---------- Texte fourni ----------

Tribunal des conflits
statuant
au contentieux
N° 00035
Publié au Recueil Lebon
M. Mercier, Rapporteur
M. David, Commissaire du gouvernement
Lecture du 30 juillet 1873
REPUBLIQUE FRANCAISE
AU NOM DU PEUPLE FRANCAIS
Vu l’arrêté, en date du 16 mai 1873, par lequel le préfet du département de l’Oise a élevé le conflit d’attributions dans une instance pendante devant le tribunal de Senlis, entre le sieur Pelletier et M. le général de Ladmirault, commandant la première division militaire, M. Choppin, préfet de l’Oise, et M. Leudot, commissaire spécial de police à Creil ; Vu la loi des 16-24 août 1790, titre 2, article 13, et celle du 16 fructidor an 3 ; Vu l’article 75 de la Constitution de l’an 8 ; le décret rendu par le Gouvernement de la Défense nationale le 19 septembre 1870 ; la loi du 9 août 1849 sur l’état de siège ; Vu les ordonnances du 1er juin 1828 et du 12 mars 1831, le règlement du 26 octobre 1849, la loi du 4 février 1850 et celle du 24 mai 1872 ;
Considérant, en ce qui concerne l’interprétation donnée par le tribunal de Senlis au décret du 19 septembre 1870, Que la loi des 16-24 août 1790, titre 2, article 13, dispose : « Les fonctions judiciaires sont distinctes et demeureront toujours séparées des fonctions administratives. Les juges ne pourront, à peine de forfaiture, troubler, de quelque manière que ce soit, les opérations des corps administratifs, ni citer devant eux les administrateurs pour raison de leurs fonctions ; «
Que le décret du 16 fructidor an 3, ajoute : « Défenses itératives sont faites aux tribunaux de connaître des actes administratifs de quelque espèce qu’ils soient ; »
Que l’article 75 de la Constitution de l’an 8, sans rien statuer sur la prohibition faite aux tribunaux civils de connaître des actes administratifs, et se référant exclusivement à la prohibition de citer devant les tribunaux civils les administrateurs pour raison de leurs fonctions, avait disposé : « Les agents du Gouvernement, autres que les ministres, ne peuvent être poursuivis pour des faits relatifs à leurs fonctions qu’en vertu d’une décision du Conseil d’Etat ; en ce cas, la poursuite a lieu devant les tribunaux ordinaires ; »

---------- Données fournies ----------

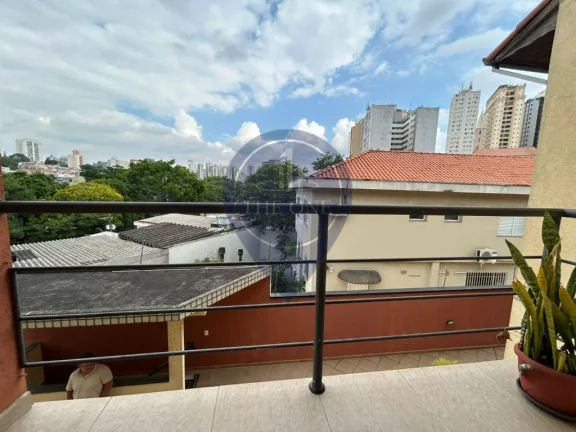 Imagem Casa em Condomínio à venda em Bosque da Saúde, São Paulo-SP: 2 quartos, 2 suítes, 3 banheiros, 2 vagas, 142m²!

----------

Résumez en deux phrases au plus le paragraphe de la décision du Tribunal des conflits qui commence par « Que l’article 75 de la Constitution de l’an 8 », sans perdre ses faits essentiels. Les lignes n’interviennent en rien dans ce travail.

Réponse -> L’article 75 de la Constitution de l’an 8 ne se prononçait pas sur l’interdiction faite aux tribunaux civils de connaître des actes administratifs et visait seulement l’interdiction d’y citer les administrateurs pour raison de leurs fonctions. Il prévoyait que les agents du Gouvernement, hors les ministres, ne pouvaient être poursuivis pour des faits liés à leurs fonctions qu’après une décision du Conseil d’État, la poursuite ayant alors lieu devant les tribunaux ordinaires.